Publié le 14/03/2026 à 07:00
Le pétrolier Luojiashan est ancré à Mascate, alors que l'Iran promet de fermer le détroit d'Ormuz, dans un contexte de conflit entre les Etats-Unis, Israël et l'Iran, à Mascate, Oman, le 7 mars 2026.
REUTERS
Dans le chaos créé par les drones iraniens et les missiles occidentaux, l'idée a vite fait "pschitt". Donald Trump espérait relancer le trafic maritime dans le détroit d'Ormuz en proposant un système d’assurance bon marché. Mais comme souvent avec le président américain, les discours enflammés peinent à se traduire par de véritables avancées sur le terrain. Spécialiste de la politique américaine au Cato Institute, Tad DeHaven décrypte pour L'Express le schéma de pensée du président américain, son désir de créer un fonds souverain qu’il pourrait gérer à sa guise sans l'aval du Congrès, mais aussi les nombreux problèmes soulevés par la gouvernance trumpiste.

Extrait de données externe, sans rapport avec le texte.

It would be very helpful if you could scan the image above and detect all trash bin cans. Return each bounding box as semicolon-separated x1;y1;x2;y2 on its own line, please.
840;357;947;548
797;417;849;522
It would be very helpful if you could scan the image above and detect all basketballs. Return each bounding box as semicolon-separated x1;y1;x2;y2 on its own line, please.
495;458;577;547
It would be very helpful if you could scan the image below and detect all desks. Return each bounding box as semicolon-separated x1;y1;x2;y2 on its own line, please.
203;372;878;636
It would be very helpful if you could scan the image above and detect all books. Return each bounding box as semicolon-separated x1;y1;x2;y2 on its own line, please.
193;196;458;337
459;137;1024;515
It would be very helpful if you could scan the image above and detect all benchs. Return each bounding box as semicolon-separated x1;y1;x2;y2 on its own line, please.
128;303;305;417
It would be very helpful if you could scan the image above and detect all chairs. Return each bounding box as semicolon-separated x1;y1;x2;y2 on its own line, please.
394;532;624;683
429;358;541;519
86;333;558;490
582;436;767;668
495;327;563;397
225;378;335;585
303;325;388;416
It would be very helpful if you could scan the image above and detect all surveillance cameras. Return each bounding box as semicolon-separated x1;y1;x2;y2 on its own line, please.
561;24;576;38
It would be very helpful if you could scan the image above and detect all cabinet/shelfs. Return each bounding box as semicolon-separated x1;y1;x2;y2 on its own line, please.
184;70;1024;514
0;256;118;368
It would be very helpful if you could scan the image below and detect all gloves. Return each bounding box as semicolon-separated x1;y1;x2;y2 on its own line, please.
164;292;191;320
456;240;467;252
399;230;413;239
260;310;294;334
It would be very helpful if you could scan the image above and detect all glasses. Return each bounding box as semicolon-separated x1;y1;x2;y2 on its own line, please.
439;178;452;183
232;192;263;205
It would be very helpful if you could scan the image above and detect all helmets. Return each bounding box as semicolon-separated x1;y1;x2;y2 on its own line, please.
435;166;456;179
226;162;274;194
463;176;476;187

L’Express : La proposition de Donald Trump visant à réduire le coût de l’assurance pour les navires transitant par le détroit d’Ormuz, est-elle adaptée à la situation ?
Tad DeHaven : Pas vraiment. Il s'agit d'un problème lié au risque de guerre, et pas simplement d'un manque d'argent. Les assureurs procèdent à une réévaluation agressive des tarifs. Les menaces physiques persistent, même si la Lloyd's a déclaré que la couverture dans le Golfe "restait actuellement en place", ce qui signifie que le marché est sous pression mais pas absent. Ce que Trump a décrit se présente comme une protection universelle et bon marché pour tout le commerce maritime. Or ce que la Société financière internationale pour le développement (DFC), qui doit servir de support à cette politique, a réellement annoncé, c'est un mécanisme de réassurance beaucoup plus restreint destiné à des navires répondant à certains critères avec des couvertures limitées. Cela peut aider à la marge, mais ne permettra pas de rétablir un trafic normal si les armateurs continuent de penser que le danger est trop grand.
En quoi cette annonce est-elle semblable aux autres interventions du président américain ?
Parce qu'elle suit le schéma habituel. Donald Trump commence par une déclaration radicale qui implique un contrôle personnel sur un problème ou une réserve d'argent, puis la bureaucratie se met en quête d'un mécanisme plus restreint qui puisse s'inscrire de manière plausible dans le cadre de la législation existante. Dans le cas du détroit d’Ormuz, le président américain a promis une assurance et des garanties à un prix très raisonnable qui bénéficieraient à tout le commerce maritime. Quelques jours plus tard, la DFC a lancé un programme de réassurance plus conditionnel, assorti de critères d'éligibilité, de couvertures limitées impliquant des intermédiaires privés.